• [EXERCISE DETAILS]
Write out the whole listing word for word.
[Start EXTRACTED RECORDS]
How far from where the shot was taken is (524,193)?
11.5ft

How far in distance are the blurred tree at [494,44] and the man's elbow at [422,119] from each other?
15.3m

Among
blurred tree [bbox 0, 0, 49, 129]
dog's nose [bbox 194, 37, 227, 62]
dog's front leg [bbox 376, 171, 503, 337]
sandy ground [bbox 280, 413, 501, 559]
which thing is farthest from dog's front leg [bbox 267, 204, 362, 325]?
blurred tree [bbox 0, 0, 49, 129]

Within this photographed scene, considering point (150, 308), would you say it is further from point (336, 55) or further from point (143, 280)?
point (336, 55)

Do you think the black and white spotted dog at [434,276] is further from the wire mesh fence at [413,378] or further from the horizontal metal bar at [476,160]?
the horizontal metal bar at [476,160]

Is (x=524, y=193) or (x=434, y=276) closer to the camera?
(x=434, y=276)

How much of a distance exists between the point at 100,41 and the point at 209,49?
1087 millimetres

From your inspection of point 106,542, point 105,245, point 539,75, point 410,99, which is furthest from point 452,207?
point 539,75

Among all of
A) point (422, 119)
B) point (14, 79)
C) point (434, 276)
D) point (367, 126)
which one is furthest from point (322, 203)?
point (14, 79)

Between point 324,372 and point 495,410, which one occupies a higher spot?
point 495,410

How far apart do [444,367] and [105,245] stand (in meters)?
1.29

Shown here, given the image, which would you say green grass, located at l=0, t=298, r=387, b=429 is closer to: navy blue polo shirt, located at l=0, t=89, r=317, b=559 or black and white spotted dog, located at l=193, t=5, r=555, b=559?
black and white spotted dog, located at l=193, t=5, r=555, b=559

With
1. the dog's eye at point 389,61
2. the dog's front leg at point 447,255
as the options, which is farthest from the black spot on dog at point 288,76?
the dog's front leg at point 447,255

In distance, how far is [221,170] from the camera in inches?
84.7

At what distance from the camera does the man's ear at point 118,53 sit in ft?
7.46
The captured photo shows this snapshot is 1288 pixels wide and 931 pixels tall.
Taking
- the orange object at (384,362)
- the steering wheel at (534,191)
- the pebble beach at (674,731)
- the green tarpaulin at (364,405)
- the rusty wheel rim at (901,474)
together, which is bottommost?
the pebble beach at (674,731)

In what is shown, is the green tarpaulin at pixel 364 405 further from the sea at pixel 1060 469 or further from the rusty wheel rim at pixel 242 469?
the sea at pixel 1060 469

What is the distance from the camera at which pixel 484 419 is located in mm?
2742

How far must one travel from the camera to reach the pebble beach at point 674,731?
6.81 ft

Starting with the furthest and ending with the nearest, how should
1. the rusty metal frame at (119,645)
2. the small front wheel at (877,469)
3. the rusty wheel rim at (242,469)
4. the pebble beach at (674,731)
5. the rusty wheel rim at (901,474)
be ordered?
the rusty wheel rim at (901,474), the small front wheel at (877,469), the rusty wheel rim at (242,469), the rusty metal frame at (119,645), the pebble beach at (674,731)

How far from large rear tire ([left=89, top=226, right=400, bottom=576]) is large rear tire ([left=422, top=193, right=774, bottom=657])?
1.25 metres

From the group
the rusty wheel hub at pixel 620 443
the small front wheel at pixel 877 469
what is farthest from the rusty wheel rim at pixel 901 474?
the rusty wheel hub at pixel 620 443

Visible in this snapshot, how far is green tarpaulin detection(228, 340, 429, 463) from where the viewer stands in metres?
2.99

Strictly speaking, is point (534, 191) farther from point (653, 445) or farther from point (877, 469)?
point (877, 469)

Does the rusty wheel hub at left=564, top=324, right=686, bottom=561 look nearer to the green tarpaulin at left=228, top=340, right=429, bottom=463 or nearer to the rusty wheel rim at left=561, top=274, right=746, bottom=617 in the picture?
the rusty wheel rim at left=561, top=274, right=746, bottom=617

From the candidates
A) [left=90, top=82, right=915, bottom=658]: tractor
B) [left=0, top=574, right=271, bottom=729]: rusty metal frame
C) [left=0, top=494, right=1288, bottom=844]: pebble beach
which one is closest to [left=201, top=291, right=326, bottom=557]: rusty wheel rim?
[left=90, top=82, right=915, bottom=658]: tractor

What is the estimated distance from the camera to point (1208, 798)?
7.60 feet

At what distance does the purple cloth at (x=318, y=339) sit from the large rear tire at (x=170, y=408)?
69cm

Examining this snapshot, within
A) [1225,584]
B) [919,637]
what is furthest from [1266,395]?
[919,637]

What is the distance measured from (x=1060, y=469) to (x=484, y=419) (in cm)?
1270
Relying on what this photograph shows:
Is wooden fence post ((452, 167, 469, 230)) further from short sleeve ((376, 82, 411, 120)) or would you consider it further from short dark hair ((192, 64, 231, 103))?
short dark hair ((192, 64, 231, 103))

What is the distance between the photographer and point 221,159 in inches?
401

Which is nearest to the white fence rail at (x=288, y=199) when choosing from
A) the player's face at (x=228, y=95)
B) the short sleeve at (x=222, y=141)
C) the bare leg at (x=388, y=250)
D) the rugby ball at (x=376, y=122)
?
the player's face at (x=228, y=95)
[End EXTRACTED RECORDS]
• [RESULT OF THE TASK]
How far from where the shot was taken is (524,193)?
11.5ft

How far in distance are the blurred tree at [494,44] and the man's elbow at [422,119] from each other?
15.3m

Among
blurred tree [bbox 0, 0, 49, 129]
dog's nose [bbox 194, 37, 227, 62]
dog's front leg [bbox 376, 171, 503, 337]
sandy ground [bbox 280, 413, 501, 559]
which thing is farthest from dog's front leg [bbox 267, 204, 362, 325]?
blurred tree [bbox 0, 0, 49, 129]

Within this photographed scene, considering point (150, 308), would you say it is further from point (336, 55) or further from point (143, 280)?
point (336, 55)

Do you think the black and white spotted dog at [434,276] is further from the wire mesh fence at [413,378] or further from the horizontal metal bar at [476,160]?
the horizontal metal bar at [476,160]

Is (x=524, y=193) or (x=434, y=276) closer to the camera?
(x=434, y=276)

How much of a distance exists between the point at 100,41 and the point at 209,49?
1087 millimetres

From your inspection of point 106,542, point 105,245, point 539,75, point 410,99, which is furthest from point 452,207?
point 539,75

Among all of
A) point (422, 119)
B) point (14, 79)
C) point (434, 276)
D) point (367, 126)
which one is furthest from point (322, 203)?
point (14, 79)

Between point 324,372 and point 495,410, which one occupies a higher spot?
point 495,410

How far apart do [444,367] and [105,245] stand (in meters)?
1.29

Shown here, given the image, which would you say green grass, located at l=0, t=298, r=387, b=429 is closer to: navy blue polo shirt, located at l=0, t=89, r=317, b=559 or black and white spotted dog, located at l=193, t=5, r=555, b=559?
black and white spotted dog, located at l=193, t=5, r=555, b=559

With
1. the dog's eye at point 389,61
2. the dog's front leg at point 447,255
as the options, which is farthest from the black spot on dog at point 288,76?
the dog's front leg at point 447,255

In distance, how far is [221,170] from the camera in inches?
84.7

At what distance from the camera does the man's ear at point 118,53 sit in ft?
7.46
The captured photo shows this snapshot is 1288 pixels wide and 931 pixels tall.
Taking
- the orange object at (384,362)
- the steering wheel at (534,191)
- the pebble beach at (674,731)
- the green tarpaulin at (364,405)
- the rusty wheel rim at (901,474)
together, which is bottommost?
the pebble beach at (674,731)

In what is shown, is the green tarpaulin at pixel 364 405 further from the sea at pixel 1060 469 or further from the rusty wheel rim at pixel 242 469?
the sea at pixel 1060 469

What is the distance from the camera at which pixel 484 419 is located in mm?
2742

How far must one travel from the camera to reach the pebble beach at point 674,731?
6.81 ft

Starting with the furthest and ending with the nearest, how should
1. the rusty metal frame at (119,645)
2. the small front wheel at (877,469)
3. the rusty wheel rim at (242,469)
4. the pebble beach at (674,731)
5. the rusty wheel rim at (901,474)
be ordered?
the rusty wheel rim at (901,474), the small front wheel at (877,469), the rusty wheel rim at (242,469), the rusty metal frame at (119,645), the pebble beach at (674,731)

How far from large rear tire ([left=89, top=226, right=400, bottom=576]) is large rear tire ([left=422, top=193, right=774, bottom=657])?
1.25 metres

From the group
the rusty wheel hub at pixel 620 443
the small front wheel at pixel 877 469
what is farthest from the rusty wheel rim at pixel 901 474?
the rusty wheel hub at pixel 620 443

Visible in this snapshot, how far is green tarpaulin detection(228, 340, 429, 463) from where the viewer stands in metres?
2.99

Strictly speaking, is point (534, 191) farther from point (653, 445) or farther from point (877, 469)?
point (877, 469)

Does the rusty wheel hub at left=564, top=324, right=686, bottom=561 look nearer to the green tarpaulin at left=228, top=340, right=429, bottom=463 or nearer to the rusty wheel rim at left=561, top=274, right=746, bottom=617 in the picture?
the rusty wheel rim at left=561, top=274, right=746, bottom=617

From the candidates
A) [left=90, top=82, right=915, bottom=658]: tractor
B) [left=0, top=574, right=271, bottom=729]: rusty metal frame
C) [left=0, top=494, right=1288, bottom=844]: pebble beach
which one is closest to [left=201, top=291, right=326, bottom=557]: rusty wheel rim?
[left=90, top=82, right=915, bottom=658]: tractor

What is the estimated distance from the camera to point (1208, 798)?
7.60 feet

At what distance does the purple cloth at (x=318, y=339) sit from the large rear tire at (x=170, y=408)?
69cm

Examining this snapshot, within
A) [1225,584]
B) [919,637]
what is furthest from [1266,395]?
[919,637]

What is the distance measured from (x=1060, y=469) to (x=484, y=419) (in cm)?
1270
Relying on what this photograph shows:
Is wooden fence post ((452, 167, 469, 230)) further from short sleeve ((376, 82, 411, 120)) or would you consider it further from short dark hair ((192, 64, 231, 103))?
short dark hair ((192, 64, 231, 103))

What is the distance between the photographer and point 221,159 in inches?
401

Which is nearest to the white fence rail at (x=288, y=199) when choosing from
A) the player's face at (x=228, y=95)
B) the short sleeve at (x=222, y=141)
C) the bare leg at (x=388, y=250)
D) the rugby ball at (x=376, y=122)
?
the player's face at (x=228, y=95)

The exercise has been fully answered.